Simply put, quality factor portfolios tend to capture more of both the market upside and downside than low volatilty counterparts, according to Holly Framsted, head of factor ETFs for BlackRock. Quality portfolios tend to feature stocks with strong balance sheets, high returns on equity and consistent, highly predictable profitability. Minimum volatility mutual funds and ETFs, in contrast, tend to focus on trading dynamics and sport stocks with the lowest market betas.
Both strategies often feature dividend-paying stocks, offering income to yield-starved investors while smoothing the ride, Framsted adds. If, as many believe, the expansion is late cycle, low volatility’s relatively strong performance should come as no surprise.
High volatility stocks tend to be lower quality, while low-volatility stocks may or may not be, according to Mike Hunstad, head of quantitative strategies at Northern Trust Asset Management. The author of a paper on factor inefficiency, Hunstad has examined why the performance of factor funds varied so widely in recent years. He has developed a factor efficiency ratio that takes a fund’s risk exposure to the intended factor and divides it by the risk exposure to all factors.
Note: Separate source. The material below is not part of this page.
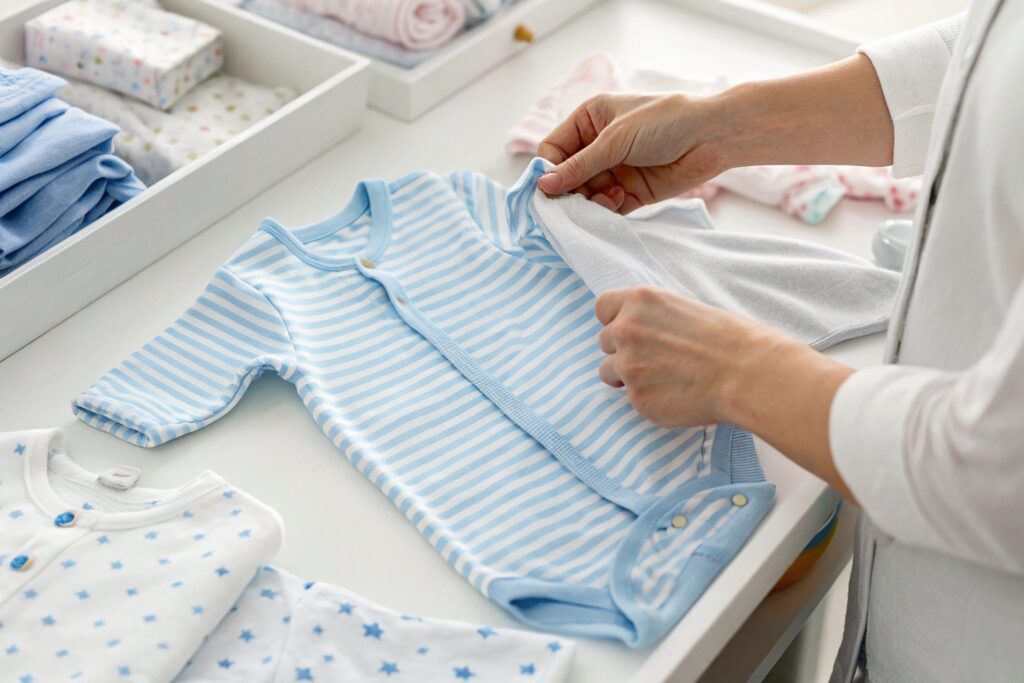 Close-up of high-quality babywear being checked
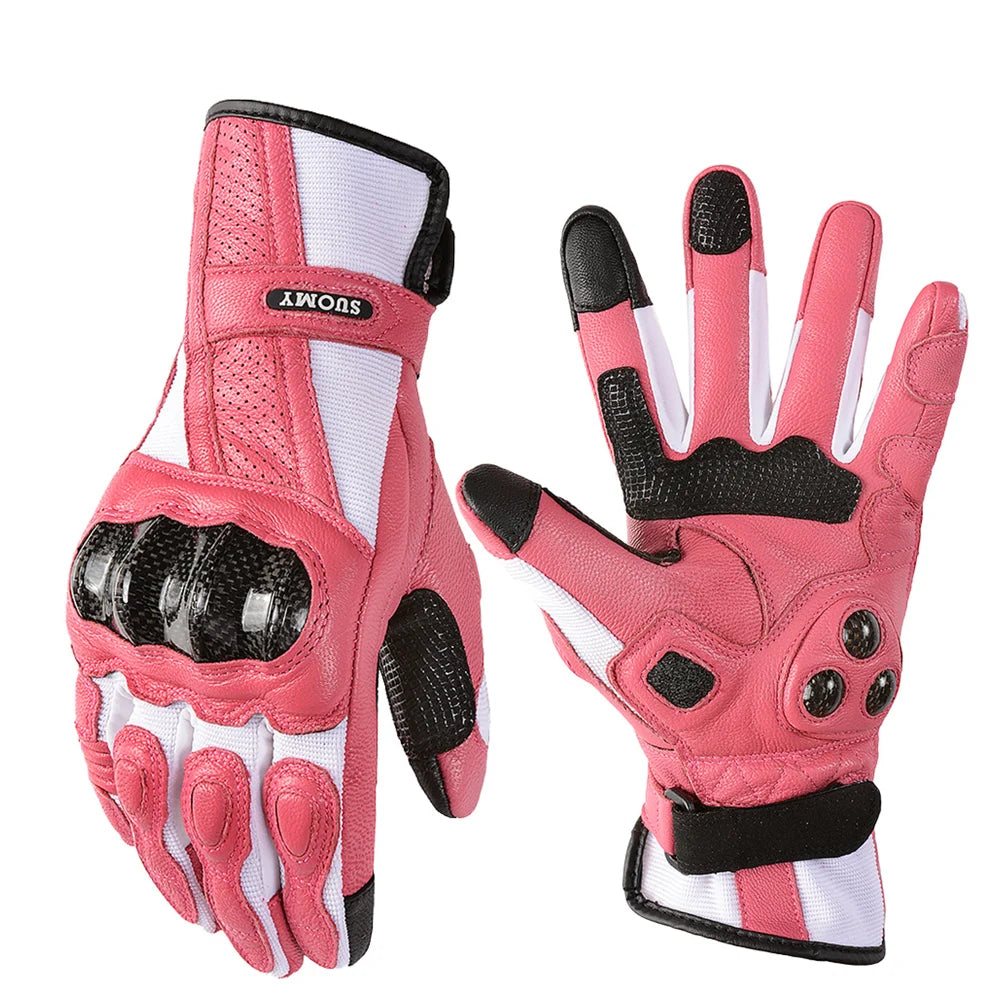 Suomy Women Pink Goatskin Motorcycle Gloves Lady Long Full Finger Scooter Electric Bike Glove Cycling Racing Motocross Luvas XS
Low-vol’s strong performance in this and other cycles flies in the face of Nobel laureate William Sharpe’s capital asset pricing model, which contends that the only way to improve returns is to increase risk. After all, Hunstad notes, 70% of equities’ return over the last century is attributable to dividends, and income stocks on average have less risk. “There are other forms of systemic risk besides beta,” he explains.
Yet why was the variance of low-vol factor funds so widely dispersed last year? One reason was that some had excessive exposure to interest-rate-sensitive sectors like utilities, REITs and consumer staples. As rates climbed, many stocks in these sectors got crushed, though some have rebounded smartly this year.
Hunstad has another theory. Many factor funds are poorly designed and take unforeseen risks by overweighting sectors, countries and currencies. “If you are not careful, you are taking a lot of unintended risk,” he argues.
Sector neutrality, in his opinion, is the best way to minimize unintended risks. Maintaining sector weight similar to the benchmarks avoids this problem. But many believe the more stringently a fund adheres to sector neutrality the greater the odds that it tracks the overall market.
BlackRock’s Framsted thinks a factor strategy can make sector bets, but investors need to understand them. With quality strategies, most of the metrics employed by institutional investors tend to lead funds to favor companies with low leverage. That can tilt a fund toward certain technology companies and away from financials.
But one can find “quality within each sector,” she adds. Indeed, there are banks with fortress balance sheets, though many financial companies that meet quality factor screens are often service- or transaction-driven like the big credit card concerns.